What is being asked: Find every line below that contains the word "nearest" and copy each of those lines. Case counts when matching.
-------------------------
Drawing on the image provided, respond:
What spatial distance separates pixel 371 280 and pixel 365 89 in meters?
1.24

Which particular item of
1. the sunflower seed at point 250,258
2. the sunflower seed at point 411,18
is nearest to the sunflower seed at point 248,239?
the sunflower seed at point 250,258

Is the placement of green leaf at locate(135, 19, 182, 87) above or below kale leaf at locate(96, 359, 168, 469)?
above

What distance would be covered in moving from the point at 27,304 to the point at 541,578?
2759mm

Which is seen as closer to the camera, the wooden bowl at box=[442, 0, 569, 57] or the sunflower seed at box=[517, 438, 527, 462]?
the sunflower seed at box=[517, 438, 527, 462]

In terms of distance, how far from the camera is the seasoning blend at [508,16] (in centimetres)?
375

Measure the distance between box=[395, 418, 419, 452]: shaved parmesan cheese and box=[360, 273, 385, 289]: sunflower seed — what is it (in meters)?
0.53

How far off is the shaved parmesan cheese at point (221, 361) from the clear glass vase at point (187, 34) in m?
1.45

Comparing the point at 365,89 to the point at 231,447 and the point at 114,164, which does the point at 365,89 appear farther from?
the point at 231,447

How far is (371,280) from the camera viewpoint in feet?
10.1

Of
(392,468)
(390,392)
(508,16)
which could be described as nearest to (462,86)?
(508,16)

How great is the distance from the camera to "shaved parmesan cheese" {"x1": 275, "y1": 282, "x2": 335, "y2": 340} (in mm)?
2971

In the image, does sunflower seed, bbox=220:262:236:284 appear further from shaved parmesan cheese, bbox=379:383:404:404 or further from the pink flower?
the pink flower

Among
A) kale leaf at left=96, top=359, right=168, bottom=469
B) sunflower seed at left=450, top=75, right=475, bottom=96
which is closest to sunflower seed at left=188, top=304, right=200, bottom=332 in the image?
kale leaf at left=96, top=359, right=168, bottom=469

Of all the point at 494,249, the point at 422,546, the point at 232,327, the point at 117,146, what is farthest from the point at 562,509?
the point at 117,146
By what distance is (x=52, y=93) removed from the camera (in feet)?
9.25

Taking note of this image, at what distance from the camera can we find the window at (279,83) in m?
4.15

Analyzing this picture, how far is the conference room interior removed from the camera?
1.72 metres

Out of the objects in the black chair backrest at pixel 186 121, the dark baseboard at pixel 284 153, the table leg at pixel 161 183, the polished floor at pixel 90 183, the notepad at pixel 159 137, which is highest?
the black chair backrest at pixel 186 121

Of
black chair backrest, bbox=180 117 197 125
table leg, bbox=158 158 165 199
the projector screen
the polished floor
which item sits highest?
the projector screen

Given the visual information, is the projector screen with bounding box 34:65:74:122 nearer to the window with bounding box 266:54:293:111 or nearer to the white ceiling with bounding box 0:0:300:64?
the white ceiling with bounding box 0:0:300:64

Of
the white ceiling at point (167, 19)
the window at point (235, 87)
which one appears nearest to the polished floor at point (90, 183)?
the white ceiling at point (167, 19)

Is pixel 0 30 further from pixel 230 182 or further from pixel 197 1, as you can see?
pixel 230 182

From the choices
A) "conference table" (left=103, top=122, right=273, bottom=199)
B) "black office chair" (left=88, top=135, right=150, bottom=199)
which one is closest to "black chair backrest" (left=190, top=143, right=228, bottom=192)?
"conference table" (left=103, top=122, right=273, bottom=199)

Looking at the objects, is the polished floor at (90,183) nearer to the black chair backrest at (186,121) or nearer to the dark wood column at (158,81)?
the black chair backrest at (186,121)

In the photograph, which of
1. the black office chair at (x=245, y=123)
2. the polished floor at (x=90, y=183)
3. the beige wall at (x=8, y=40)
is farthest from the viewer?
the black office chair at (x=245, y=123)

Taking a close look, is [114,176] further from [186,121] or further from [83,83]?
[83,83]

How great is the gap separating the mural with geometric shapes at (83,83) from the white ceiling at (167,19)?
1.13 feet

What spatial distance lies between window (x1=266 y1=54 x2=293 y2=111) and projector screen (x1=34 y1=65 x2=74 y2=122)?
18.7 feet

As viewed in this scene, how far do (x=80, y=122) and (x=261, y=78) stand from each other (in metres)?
-------------------------
Solution to this problem:
is nearest to the sunflower seed at point 248,239?
which could be described as nearest to (462,86)?
which one appears nearest to the polished floor at point (90, 183)?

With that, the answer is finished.